* [RECORDS SUPPLIED]:
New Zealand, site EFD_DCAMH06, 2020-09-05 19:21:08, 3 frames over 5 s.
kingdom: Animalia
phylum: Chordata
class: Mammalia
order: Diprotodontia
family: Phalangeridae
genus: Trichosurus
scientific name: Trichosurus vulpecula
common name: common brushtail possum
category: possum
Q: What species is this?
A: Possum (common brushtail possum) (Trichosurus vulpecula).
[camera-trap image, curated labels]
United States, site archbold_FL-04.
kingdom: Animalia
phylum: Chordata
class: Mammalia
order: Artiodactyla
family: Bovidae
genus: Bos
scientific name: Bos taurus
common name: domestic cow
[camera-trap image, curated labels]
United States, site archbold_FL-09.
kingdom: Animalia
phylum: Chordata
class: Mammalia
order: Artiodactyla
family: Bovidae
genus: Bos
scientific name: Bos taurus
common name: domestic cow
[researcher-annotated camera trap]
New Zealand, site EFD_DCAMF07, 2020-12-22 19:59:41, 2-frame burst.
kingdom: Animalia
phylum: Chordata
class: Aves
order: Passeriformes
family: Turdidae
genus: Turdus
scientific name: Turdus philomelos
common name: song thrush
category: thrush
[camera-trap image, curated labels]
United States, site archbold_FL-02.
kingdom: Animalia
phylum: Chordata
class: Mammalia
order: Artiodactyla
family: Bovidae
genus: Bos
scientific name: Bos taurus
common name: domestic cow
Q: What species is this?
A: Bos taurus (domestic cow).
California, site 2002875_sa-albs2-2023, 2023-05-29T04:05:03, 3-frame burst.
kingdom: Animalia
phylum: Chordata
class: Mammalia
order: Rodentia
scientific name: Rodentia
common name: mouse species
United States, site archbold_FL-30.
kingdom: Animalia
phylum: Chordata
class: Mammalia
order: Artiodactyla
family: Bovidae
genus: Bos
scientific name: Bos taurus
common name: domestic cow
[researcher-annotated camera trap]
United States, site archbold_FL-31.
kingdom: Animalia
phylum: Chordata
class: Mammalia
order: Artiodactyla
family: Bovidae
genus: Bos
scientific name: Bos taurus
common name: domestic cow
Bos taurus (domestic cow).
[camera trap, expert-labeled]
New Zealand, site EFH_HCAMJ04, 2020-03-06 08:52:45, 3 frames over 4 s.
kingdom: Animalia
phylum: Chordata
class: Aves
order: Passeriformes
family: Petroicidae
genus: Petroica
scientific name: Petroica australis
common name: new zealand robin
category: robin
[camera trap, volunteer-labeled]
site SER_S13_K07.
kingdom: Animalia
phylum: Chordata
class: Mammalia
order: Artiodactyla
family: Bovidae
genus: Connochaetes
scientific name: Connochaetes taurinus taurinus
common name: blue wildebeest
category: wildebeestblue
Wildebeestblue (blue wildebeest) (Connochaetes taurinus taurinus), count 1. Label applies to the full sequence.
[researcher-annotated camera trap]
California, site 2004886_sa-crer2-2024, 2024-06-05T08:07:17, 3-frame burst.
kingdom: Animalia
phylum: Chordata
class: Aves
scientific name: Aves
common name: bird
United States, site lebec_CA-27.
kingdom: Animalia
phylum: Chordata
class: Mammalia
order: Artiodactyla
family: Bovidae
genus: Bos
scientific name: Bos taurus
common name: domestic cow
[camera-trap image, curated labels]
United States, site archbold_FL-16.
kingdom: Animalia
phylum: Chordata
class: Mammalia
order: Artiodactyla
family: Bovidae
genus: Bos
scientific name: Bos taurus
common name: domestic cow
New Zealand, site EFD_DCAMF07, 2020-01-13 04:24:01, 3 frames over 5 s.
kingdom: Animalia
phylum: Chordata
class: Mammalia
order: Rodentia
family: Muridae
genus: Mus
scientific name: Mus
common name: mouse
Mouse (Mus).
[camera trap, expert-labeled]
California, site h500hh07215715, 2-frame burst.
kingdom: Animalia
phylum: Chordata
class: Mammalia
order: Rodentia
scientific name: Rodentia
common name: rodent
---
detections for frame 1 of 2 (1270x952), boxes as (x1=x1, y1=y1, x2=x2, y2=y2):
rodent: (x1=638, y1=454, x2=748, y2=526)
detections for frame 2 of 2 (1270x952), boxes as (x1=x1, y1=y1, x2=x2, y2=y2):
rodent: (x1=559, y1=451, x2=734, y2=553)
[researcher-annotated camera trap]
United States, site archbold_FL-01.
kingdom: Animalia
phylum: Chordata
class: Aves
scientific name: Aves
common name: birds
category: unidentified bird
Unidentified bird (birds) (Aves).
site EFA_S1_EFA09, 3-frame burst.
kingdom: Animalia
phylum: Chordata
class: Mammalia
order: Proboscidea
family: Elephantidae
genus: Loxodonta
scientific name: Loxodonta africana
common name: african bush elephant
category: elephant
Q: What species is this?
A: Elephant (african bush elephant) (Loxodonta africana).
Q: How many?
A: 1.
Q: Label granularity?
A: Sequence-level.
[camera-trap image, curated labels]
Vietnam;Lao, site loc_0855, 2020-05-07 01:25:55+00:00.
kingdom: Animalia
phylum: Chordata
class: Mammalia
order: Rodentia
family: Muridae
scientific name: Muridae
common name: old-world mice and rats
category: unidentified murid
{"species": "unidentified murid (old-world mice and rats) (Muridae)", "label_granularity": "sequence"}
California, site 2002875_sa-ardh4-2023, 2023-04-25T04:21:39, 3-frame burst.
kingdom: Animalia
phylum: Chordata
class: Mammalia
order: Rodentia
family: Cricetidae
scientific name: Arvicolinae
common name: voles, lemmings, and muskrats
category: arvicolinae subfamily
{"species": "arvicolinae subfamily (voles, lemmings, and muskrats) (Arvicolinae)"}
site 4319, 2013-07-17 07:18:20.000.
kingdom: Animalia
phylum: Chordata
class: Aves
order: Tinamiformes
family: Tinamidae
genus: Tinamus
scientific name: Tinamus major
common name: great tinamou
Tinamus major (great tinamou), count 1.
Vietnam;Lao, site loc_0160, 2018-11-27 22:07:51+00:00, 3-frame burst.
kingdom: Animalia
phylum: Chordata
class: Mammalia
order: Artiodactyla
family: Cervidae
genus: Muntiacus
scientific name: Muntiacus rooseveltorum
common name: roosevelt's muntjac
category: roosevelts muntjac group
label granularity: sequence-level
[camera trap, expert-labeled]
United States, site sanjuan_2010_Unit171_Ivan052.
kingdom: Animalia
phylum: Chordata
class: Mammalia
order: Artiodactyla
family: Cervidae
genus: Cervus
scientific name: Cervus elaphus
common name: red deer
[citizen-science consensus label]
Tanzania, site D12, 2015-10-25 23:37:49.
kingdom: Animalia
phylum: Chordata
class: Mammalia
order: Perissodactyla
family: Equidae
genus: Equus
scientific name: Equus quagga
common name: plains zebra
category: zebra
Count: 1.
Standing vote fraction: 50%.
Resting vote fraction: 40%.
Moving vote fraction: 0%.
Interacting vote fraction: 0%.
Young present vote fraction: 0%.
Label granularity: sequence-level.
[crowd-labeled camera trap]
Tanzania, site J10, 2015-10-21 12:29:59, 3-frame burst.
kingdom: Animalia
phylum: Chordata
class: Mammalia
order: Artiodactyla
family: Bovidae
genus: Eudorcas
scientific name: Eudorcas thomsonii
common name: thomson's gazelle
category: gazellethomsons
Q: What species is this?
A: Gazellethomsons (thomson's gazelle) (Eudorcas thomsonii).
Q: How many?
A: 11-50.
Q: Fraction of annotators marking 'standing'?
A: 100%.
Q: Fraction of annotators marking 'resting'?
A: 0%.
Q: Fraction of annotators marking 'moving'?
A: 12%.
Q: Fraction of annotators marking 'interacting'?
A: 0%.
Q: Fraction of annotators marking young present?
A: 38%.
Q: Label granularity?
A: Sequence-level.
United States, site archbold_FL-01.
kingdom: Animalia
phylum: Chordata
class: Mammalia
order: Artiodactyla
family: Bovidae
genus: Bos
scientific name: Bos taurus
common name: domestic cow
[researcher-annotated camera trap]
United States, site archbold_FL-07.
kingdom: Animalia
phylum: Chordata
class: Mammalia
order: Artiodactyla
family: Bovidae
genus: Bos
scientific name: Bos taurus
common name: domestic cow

* [ACTIVITY]: Please go through the listing and return each line that has "burst" in it.

* [ANSWER SECTION]:
New Zealand, site EFD_DCAMF07, 2020-12-22 19:59:41, 2-frame burst.
California, site 2002875_sa-albs2-2023, 2023-05-29T04:05:03, 3-frame burst.
California, site 2004886_sa-crer2-2024, 2024-06-05T08:07:17, 3-frame burst.
California, site h500hh07215715, 2-frame burst.
site EFA_S1_EFA09, 3-frame burst.
California, site 2002875_sa-ardh4-2023, 2023-04-25T04:21:39, 3-frame burst.
Vietnam;Lao, site loc_0160, 2018-11-27 22:07:51+00:00, 3-frame burst.
Tanzania, site J10, 2015-10-21 12:29:59, 3-frame burst.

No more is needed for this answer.